**Objetivo da tarefa**
Cite sem alterações a parte do excerto sobre a crise de confiança na Europa que começa em “Se tudo isto” e termina em “fim da Historia.”.

Portugal não é a Grécia, Itália não é a Espanha, e o apocalipse não vai ser na Babilónia

Se profetas tivesse havido com capacidade de encaixe para prever a situação em que a Europa se encontra, eles teriam morrido prematuramente. A morte natural (que, num profeta, pode envolver ser queimado vivo, como sabemos) teria dado lugar a uma morte por profunda exaustão.

Há alguns anos atrás, não tão poucos que não mereçam esta introdução snob nem tantos que me façam parecer jurássica, quando entrei para a faculdade, na primeiríssima aula que tivemos – de apresentação, leia-se – o professor anfitrião questionou: “e se, de repente, toda a gente decidisse tirar dinheiro dos bancos?””.

Claro que era uma pergunta retórica. A Argentina, em 2001, já tinha demonstrado a resposta. Mas a aula não era sobre bancos. A aula não era sobre nada em específico, era o começar a pensar numa base politológica. O sistema baseia-se na confiança, era a lição. Qualquer sistema só funciona porque as partes o aceitam, o integram, deixam entrar, sair e operam modificações sobre o fluxo que liga o sistema.

Sem confiança o sistema retrai-se, os seus canais de comunicação começam a assemelhar-se a artérias com colesterol. A rotura da confiança é uma trombose.

A Grécia apresenta-se ao mundo com levantamentos bancários diários na ordem dos 100-500M€/dia, (a jornalisticamente-assim-chamada) Bruxelas prepara medidas que impeçam o levantamento massivo de depósitos bancários e Itália viu um bloqueamento generalizado dos ATM no dia 31 de Maio.

Se tudo isto não bastasse como quadro sintomático de uma trombose, o povo Grego deu em comprar enlatados e produtos alimentares não-perecíveis (massa e arroz, por ex.) como se não houvesse amanhã, dizem os seus supermercados.

A Grécia está a preparar-se e não é para o apocalipse zombie. É para o apocalipse do mundo que um dia Fukuyama arriscou dizer que poderia ser o fim da Historia.

**Linhas fornecidas**
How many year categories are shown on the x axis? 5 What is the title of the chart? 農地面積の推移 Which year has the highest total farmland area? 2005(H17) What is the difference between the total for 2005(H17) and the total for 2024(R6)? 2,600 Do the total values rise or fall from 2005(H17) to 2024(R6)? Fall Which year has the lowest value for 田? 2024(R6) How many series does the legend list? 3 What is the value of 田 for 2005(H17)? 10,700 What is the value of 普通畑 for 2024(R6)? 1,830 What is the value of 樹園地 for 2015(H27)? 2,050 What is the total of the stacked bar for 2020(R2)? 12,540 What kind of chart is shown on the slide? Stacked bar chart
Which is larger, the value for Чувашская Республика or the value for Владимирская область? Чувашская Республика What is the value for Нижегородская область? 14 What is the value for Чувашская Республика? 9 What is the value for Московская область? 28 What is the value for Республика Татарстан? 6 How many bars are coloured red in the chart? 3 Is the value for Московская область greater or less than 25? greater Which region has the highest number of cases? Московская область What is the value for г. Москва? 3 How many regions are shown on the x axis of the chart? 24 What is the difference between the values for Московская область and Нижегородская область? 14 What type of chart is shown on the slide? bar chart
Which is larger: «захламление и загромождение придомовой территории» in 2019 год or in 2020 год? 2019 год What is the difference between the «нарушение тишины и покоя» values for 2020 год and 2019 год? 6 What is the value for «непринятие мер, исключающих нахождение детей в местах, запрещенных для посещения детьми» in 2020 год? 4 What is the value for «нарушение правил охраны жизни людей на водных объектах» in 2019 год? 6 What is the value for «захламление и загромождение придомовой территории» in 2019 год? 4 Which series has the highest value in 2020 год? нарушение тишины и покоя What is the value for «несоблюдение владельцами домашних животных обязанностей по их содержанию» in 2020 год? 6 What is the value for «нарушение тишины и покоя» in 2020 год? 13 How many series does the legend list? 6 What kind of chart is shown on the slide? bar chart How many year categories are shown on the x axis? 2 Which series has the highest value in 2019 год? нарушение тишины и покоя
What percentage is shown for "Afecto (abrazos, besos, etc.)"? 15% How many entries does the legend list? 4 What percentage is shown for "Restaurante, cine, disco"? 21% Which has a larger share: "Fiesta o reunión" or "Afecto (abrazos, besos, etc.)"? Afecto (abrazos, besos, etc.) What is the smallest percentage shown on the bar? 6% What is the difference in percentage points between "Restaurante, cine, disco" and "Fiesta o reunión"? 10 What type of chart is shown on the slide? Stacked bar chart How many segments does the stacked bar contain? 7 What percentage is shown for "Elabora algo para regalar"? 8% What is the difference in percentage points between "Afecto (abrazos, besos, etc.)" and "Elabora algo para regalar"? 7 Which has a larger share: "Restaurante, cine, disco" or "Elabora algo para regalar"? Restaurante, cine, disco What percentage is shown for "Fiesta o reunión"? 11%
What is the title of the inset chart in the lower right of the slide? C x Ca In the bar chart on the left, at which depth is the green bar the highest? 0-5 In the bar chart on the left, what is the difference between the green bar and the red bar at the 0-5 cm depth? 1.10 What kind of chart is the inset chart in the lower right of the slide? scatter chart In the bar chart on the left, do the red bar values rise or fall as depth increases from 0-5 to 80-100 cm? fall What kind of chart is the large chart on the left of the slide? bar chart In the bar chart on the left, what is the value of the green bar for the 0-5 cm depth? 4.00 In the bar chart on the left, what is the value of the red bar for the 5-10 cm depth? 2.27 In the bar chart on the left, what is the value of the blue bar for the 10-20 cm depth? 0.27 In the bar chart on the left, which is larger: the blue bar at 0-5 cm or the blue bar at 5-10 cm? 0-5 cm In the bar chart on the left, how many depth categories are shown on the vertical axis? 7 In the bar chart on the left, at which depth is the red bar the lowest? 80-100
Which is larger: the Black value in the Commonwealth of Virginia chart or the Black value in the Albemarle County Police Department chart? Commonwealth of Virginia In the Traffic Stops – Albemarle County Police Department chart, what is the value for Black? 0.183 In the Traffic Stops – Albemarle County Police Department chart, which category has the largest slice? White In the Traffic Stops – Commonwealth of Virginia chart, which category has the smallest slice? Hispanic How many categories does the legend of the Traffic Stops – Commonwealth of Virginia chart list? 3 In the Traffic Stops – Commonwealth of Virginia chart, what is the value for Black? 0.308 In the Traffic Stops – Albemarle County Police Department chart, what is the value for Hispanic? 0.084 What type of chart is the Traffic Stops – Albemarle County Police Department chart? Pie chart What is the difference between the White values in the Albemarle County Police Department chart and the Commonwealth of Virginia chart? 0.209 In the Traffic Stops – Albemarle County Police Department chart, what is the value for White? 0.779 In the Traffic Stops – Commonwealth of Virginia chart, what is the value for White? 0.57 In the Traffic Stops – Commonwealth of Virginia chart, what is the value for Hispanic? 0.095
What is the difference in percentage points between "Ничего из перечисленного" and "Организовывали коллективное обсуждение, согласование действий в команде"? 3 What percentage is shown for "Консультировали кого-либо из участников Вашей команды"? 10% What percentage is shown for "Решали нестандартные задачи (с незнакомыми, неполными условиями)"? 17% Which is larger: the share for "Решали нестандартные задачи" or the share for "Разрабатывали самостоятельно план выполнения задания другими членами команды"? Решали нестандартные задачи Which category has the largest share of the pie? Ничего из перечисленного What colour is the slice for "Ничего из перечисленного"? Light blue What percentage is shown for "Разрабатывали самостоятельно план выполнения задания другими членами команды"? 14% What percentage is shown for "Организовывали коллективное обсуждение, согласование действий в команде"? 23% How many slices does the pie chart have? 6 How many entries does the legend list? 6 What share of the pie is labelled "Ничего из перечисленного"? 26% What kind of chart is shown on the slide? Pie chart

**Resultado**
Se tudo isto não bastasse como quadro sintomático de uma trombose, o povo Grego deu em comprar enlatados e produtos alimentares não-perecíveis (massa e arroz, por ex.) como se não houvesse amanhã, dizem os seus supermercados.

A Grécia está a preparar-se e não é para o apocalipse zombie. É para o apocalipse do mundo que um dia Fukuyama arriscou dizer que poderia ser o fim da Historia.